= Members of the Victorian Legislative Council, 1888–1890 =

This is a list of members of the Victorian Legislative Council from the elections of 31 August 1888 to the elections of 11 September 1890.

In 1888 there were fourteen Provinces, each returning three members for a total of 42 members. However, there were additional elections in 1889 to increase by six the number of members in the Council.

Note the "Term in Office" refers to that members term(s) in the Council, not necessarily for that Province.

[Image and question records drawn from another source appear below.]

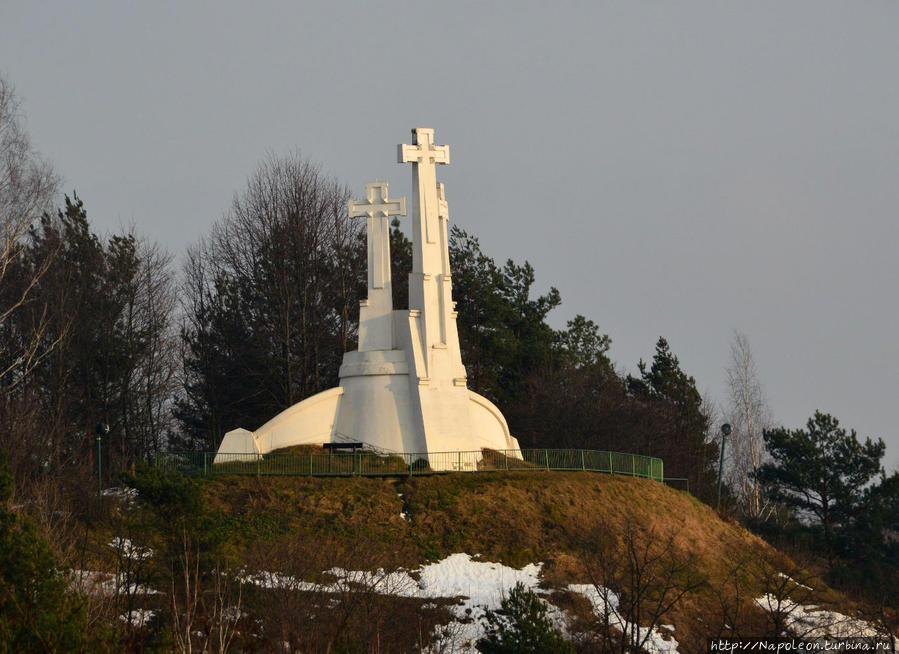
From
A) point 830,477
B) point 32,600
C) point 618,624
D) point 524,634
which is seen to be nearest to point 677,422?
point 830,477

| Name | Province | Term in Office |
|---|---|---|
| Sidney Austin | South-Western | 1888–1904 |
| James Balfour | South-Eastern | 1874–1913 |
| James Beaney | North Yarra | 1883–1891 |
| James Bell | North-Western | 1882–1904 |
| Frederick Brown | North-Eastern | 1884–1903 |
| James Buchanan | South-Eastern | 1876–1898 |
| William John Clarke | South | 1878–1897 |
| Joseph Connor | South-Western | 1886–1899 |
| Samuel Cooke | Western | 1888–1901 |
| George Selth Coppin ^{[*]} | Melbourne | 1858–1863; 1889–1895 |
| David Coutts | North-Western | 1882–1897 |
| Thomas Cumming ^{[a]} | Western | 1881–1888 |
| Henry Cuthbert | Wellington | 1874–1907 |
| Frank Dobson | South-Eastern | 1870–1895 |
| John Mark Davies ^{[*]} | South Yarra | 1889–1895; 1899–1919 |
| George Davis | Gippsland | 1888–1896 |
| Thomas Dowling | Nelson | 1886–1904 |
| Nicholas Fitzgerald | North-Central | 1864–1908 |
| Simon Fraser | South Yarra | 1886–1901 |
| Henry Gore | Wellington | 1886–1892 |
| Cornelius Ham | Melbourne | 1882–1904 |
| David Ham | Wellington | 1886–1904 |
| Charles James | South | 1887–1890 |
| George Le Fevre | North Yarra | 1887–1891 |
| James Lorimer ^{[b]} | Melbourne | 1879–1889 |
| James MacBain | South Yarra | 1880–1892 |
| William McCulloch | Gippsland | 1880–1903 |
| James Philip Macpherson | Nelson | 1887–1891 |
| Donald Melville | South | 1882–1919 |
| Edward Morey ^{[*]} | Wellington | 1889–1904 |
| Francis Ormond ^{[c]} | South-Western | 1882–1889 |
| William Osmand | Nelson | 1888–1901 |
| William Pearson, Sr. | Gippsland | 1881–1893 |
| Joseph Pratt ^{[*]} | North-Western | 1889–1907 |
| William Roberts | North Yarra | 1886–1892 |
| Charles Sargeant ^{[*]} | Gippsland | 1889–1898 |
| Frederick T. Sargood | South Yarra | 1874–1880; 1882–1901 |
| James Service | Melbourne | 1888–1899 |
| George Simmie ^{[*]} | Northern | 1889–1904 |
| Walter Simpson ^{[d]} | Northern | 1886–1889 |
| William Stanbridge | North-Central | 1881–1892 |
| David Chaplin Sterry ^{[e]} | Northern | 1882–1889 |
| Nathan Thornley | Western | 1882–1903 |
| John Turner ^{[f]} | North-Eastern | 1888–1888 |
| John Wallace | North-Eastern | 1873–1901 |
| William Irving Winter | Northern | 1884–1901 |
| George Young | North-Western | 1882–1891 |
| William Zeal | North-Central | 1882–1901 |

James MacBain was President of the Council, Frank Dobson was Chairman of Committees.

  Elected in the additional elections of 1889.

 Cumming resigned November 1888, replaced by Agar Wynne, sworn-in November 1888.
 Lorimer died 6 September 1889; replaced by Benjamin Benjamin in 1889.
 Ormond died 5 May 1889; replaced by Donald Wallace, sworn-in July 1889.
 Simpson resigned June 1889; replaced by Frederick Illingworth, sworn-in July 1889.
 Sterry resigned March 1889; replaced by Joseph Henry Abbott, sworn-in April 1889.
 Turner's election was declared void in October 1888, replaced by James Stewart Butters, sworn-in December 1888.